Since October, the SEC has been examining pension plans at six companies with large pension liabilities: General Motors, Ford Motor, Boeing, Navistar International, Northwest Airlines, and Delphi. Depending on what is found, the initiative could expand. “This is just the tip of the iceberg,” predicts Jeff Mamorsky, a senior partner at the New York law office of Greenberg Traurig LLP.
At issue are the assumptions firms use to calculate pension returns. According to SEC spokesman John Nester, when pension accounting was identified as a target area two years ago, “we made it clear to companies that they had to put genuine thought into the assumptions they put in their financials. Boilerplate does not suffice.”
The expectations for stock-market return are of particular concern, as the SEC suspects many companies continue to assume certain annual returns even in down years. Company executives also make estimates about the size, age, and mortality rate of their pension-recipient pools. With optimistic assumptions, companies can reduce the pension liabilities shown in their financials and potentially manipulate earnings.
Finance executives stand by their processes.
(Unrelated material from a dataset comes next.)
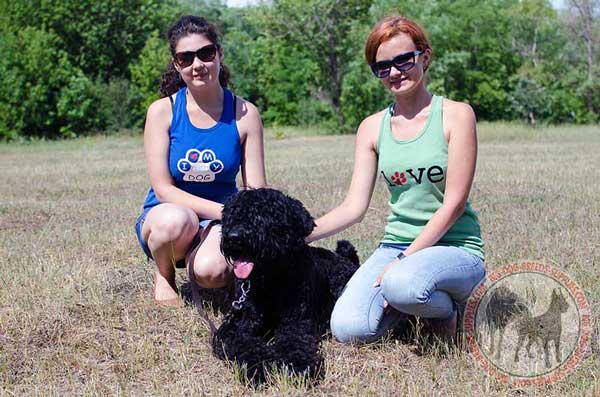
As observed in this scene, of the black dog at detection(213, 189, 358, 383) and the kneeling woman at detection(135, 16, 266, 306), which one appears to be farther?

In a conference call in October, The Boeing Co. CFO James Bell said the SEC has not accused the company of any wrongdoing. “They made it pretty obvious in their request letter that they don’t suspect that there are any issues,” said Bell. “We believe that our processes and the assumptions that we have in place and the discipline that we have in creating those assumptions will stand up well.”
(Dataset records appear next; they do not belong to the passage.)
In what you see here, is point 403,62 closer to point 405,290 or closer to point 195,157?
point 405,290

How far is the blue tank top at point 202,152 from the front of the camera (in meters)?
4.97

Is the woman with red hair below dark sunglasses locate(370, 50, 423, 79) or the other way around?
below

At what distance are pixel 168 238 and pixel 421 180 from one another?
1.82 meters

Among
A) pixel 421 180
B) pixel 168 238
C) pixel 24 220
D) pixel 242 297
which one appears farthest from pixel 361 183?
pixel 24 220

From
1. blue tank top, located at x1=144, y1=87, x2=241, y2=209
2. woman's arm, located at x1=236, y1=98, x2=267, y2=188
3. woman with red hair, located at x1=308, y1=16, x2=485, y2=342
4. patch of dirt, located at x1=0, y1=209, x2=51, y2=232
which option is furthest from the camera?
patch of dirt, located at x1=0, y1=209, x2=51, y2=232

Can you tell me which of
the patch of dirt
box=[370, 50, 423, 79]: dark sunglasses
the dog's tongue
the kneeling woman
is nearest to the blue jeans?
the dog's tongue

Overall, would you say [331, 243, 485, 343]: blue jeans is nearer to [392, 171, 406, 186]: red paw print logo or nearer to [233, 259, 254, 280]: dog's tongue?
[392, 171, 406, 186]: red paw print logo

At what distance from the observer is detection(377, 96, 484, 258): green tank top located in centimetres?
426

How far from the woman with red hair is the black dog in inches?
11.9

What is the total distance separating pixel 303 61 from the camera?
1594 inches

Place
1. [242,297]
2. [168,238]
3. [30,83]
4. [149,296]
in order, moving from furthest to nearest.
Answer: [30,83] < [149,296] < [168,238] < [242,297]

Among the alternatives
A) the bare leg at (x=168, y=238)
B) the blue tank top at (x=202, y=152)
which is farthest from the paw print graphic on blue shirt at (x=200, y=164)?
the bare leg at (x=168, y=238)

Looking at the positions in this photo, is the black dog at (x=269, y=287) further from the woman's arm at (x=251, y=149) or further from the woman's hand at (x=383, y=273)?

But Mamorsky points out that one main problem is that “there’s a very wide range of assumptions.” He suggests that CFOs review their own pension-accounting assumptions to make sure they are appropriate. Finance executives should compare mortality and turnover assumptions with actual rates for the past three to five years and create a model to determine how assets and liabilities would be affected by hypothetical future events, for example. —K.O’S.